# TEXTE EXTRAIT
◆ ◆ ◆ ◆ ◆

Khadim Diop, Président du Conseil national de la jeunesse, veut que ça cesse. ‘’Il faut arrêter de nous confiner à la mission de diriger les commissions de jeunes dans les partis et autres organisations. Nous demandons plus de postes de responsabilité de premier plan pour les jeunes. Et quand on parle de jeunes, il s’agit bien de ceux qui sont âgés entre 18 et 35 ans. Il y a des gens qui se disent jeunes, juste pour bénéficier de nominations. Le président a certes fait quelque chose, mais nous demandons plus. D’ailleurs, chaque mercredi, à l’occasion du Conseil des ministres, nous épions les nominations et c’est pour voir combien de jeunes ont été promus’’, affirme-t-il devant le président.

Si les femmes et les jeunes ‘’pleurent’’ sur leur sort, les troisièmes âges, eux, ont été très bien représentés. Certains avec leurs cannes, dans leurs grands boubous et le bonnet sur la tête, ils ont, aux côtés du président de la République, débattu autour de l’avenir du Sénégal.

◆ ◆ ◆ ◆ ◆

# LIGNES FOURNIES
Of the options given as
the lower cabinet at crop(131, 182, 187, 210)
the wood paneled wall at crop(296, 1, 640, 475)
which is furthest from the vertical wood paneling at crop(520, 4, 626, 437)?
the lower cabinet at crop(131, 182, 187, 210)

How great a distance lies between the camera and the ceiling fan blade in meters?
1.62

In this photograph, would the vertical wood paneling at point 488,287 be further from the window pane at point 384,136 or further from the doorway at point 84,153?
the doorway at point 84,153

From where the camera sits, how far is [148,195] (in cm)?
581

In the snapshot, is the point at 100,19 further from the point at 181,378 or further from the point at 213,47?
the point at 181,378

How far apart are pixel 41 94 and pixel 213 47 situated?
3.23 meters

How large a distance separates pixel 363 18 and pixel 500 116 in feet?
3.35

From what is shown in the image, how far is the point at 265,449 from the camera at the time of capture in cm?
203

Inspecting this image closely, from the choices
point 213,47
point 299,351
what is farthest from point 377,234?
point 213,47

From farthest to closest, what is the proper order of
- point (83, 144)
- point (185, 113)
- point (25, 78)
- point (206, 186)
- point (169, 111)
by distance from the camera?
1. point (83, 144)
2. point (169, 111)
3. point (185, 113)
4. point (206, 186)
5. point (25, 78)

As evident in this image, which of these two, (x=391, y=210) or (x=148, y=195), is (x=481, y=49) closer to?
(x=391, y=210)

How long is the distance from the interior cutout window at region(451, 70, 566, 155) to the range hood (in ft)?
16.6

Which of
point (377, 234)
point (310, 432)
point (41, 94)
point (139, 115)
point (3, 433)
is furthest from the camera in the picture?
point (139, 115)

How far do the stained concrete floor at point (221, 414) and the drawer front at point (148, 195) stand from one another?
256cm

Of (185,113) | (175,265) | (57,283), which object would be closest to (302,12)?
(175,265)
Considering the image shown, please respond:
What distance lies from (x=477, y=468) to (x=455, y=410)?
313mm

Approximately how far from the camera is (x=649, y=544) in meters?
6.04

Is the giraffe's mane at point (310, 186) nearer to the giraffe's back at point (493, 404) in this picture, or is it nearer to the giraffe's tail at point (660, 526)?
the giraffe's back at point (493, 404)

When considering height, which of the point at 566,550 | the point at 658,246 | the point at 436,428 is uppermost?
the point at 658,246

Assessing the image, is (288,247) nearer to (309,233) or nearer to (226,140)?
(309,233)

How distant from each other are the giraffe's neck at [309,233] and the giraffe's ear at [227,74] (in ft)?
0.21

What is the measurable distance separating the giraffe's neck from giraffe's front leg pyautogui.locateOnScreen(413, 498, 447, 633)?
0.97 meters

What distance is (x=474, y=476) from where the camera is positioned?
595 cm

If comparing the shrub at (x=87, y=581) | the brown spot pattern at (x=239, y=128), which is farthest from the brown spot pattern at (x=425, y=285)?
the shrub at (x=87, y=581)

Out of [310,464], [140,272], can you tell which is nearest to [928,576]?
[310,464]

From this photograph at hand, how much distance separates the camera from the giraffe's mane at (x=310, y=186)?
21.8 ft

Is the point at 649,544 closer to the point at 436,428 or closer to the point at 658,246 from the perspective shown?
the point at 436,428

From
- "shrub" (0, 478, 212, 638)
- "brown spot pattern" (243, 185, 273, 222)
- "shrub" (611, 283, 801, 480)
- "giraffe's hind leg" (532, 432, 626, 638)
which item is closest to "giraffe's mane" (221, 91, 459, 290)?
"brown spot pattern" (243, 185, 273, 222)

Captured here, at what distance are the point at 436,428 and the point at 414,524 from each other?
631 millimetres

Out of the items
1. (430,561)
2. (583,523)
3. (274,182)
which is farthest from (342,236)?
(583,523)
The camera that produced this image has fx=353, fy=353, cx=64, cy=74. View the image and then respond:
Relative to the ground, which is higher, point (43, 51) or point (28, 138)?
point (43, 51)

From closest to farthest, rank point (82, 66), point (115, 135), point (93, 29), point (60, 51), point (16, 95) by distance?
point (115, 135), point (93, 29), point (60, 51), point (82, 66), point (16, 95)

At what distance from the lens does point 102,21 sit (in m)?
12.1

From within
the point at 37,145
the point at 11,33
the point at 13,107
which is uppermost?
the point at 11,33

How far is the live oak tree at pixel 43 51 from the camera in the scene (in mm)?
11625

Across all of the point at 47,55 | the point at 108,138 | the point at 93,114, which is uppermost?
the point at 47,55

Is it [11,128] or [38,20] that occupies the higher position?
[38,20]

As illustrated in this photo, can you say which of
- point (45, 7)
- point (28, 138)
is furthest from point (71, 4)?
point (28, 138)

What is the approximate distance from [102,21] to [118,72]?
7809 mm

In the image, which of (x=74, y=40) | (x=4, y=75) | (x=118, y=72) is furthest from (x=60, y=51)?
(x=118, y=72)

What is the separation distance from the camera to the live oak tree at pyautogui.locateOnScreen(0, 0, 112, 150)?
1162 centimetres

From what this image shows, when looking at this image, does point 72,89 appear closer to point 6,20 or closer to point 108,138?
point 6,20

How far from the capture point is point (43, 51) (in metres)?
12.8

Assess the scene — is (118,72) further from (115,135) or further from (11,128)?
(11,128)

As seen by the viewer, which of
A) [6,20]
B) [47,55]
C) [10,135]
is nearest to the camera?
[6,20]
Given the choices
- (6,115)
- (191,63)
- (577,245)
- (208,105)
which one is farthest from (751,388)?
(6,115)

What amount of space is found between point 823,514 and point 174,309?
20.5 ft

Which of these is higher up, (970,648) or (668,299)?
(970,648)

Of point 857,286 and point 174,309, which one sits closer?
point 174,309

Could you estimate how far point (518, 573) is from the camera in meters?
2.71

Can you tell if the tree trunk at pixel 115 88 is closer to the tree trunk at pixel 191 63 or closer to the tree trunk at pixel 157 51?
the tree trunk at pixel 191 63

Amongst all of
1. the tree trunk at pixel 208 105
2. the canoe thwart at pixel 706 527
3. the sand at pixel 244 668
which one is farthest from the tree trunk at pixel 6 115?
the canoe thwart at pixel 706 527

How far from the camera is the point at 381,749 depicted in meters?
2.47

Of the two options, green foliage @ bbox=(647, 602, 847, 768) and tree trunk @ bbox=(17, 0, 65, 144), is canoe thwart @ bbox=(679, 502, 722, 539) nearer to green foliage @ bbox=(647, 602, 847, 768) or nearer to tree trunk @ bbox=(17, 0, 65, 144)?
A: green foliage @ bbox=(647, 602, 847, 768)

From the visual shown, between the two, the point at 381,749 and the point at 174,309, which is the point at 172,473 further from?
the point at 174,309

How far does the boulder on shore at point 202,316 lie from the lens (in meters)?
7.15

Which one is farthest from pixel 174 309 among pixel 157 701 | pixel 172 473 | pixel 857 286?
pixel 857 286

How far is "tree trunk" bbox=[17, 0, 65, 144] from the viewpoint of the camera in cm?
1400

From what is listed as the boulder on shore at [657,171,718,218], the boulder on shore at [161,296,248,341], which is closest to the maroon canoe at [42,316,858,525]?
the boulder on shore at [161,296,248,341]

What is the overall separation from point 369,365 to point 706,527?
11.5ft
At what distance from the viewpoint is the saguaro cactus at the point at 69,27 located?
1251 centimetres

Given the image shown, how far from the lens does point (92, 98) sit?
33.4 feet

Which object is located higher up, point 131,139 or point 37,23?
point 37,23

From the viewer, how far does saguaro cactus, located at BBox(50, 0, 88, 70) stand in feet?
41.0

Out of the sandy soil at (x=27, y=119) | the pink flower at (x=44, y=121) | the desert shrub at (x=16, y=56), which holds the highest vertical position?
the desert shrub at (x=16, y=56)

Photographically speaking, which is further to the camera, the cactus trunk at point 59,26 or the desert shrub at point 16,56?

◆ ◆ ◆ ◆ ◆

# CONSIGNE 1
Répondez à ces questions à partir du texte extrait.
(a) Quelle fonction Khadim Diop occupe-t-il ?
(b) Selon lui, quelle tranche d'âge désigne le mot « jeunes » ?
(c) De quel sujet les personnes du troisième âge ont-elles débattu aux côtés du président de la République ?
# CONSIGNE 2
Relevez dans le texte extrait le passage qui commence par "Khadim Diop, Président" et se poursuit jusqu'à "devant le président.".

# RÉPONSE ATTENDUE 1
(a) Il est président du Conseil national de la jeunesse.
(b) Les jeunes sont ceux qui ont entre 18 et 35 ans.
(c) Elles ont débattu de l'avenir du Sénégal.

# RÉPONSE ATTENDUE 2
Khadim Diop, Président du Conseil national de la jeunesse, veut que ça cesse. ‘’Il faut arrêter de nous confiner à la mission de diriger les commissions de jeunes dans les partis et autres organisations. Nous demandons plus de postes de responsabilité de premier plan pour les jeunes. Et quand on parle de jeunes, il s’agit bien de ceux qui sont âgés entre 18 et 35 ans. Il y a des gens qui se disent jeunes, juste pour bénéficier de nominations. Le président a certes fait quelque chose, mais nous demandons plus. D’ailleurs, chaque mercredi, à l’occasion du Conseil des ministres, nous épions les nominations et c’est pour voir combien de jeunes ont été promus’’, affirme-t-il devant le président.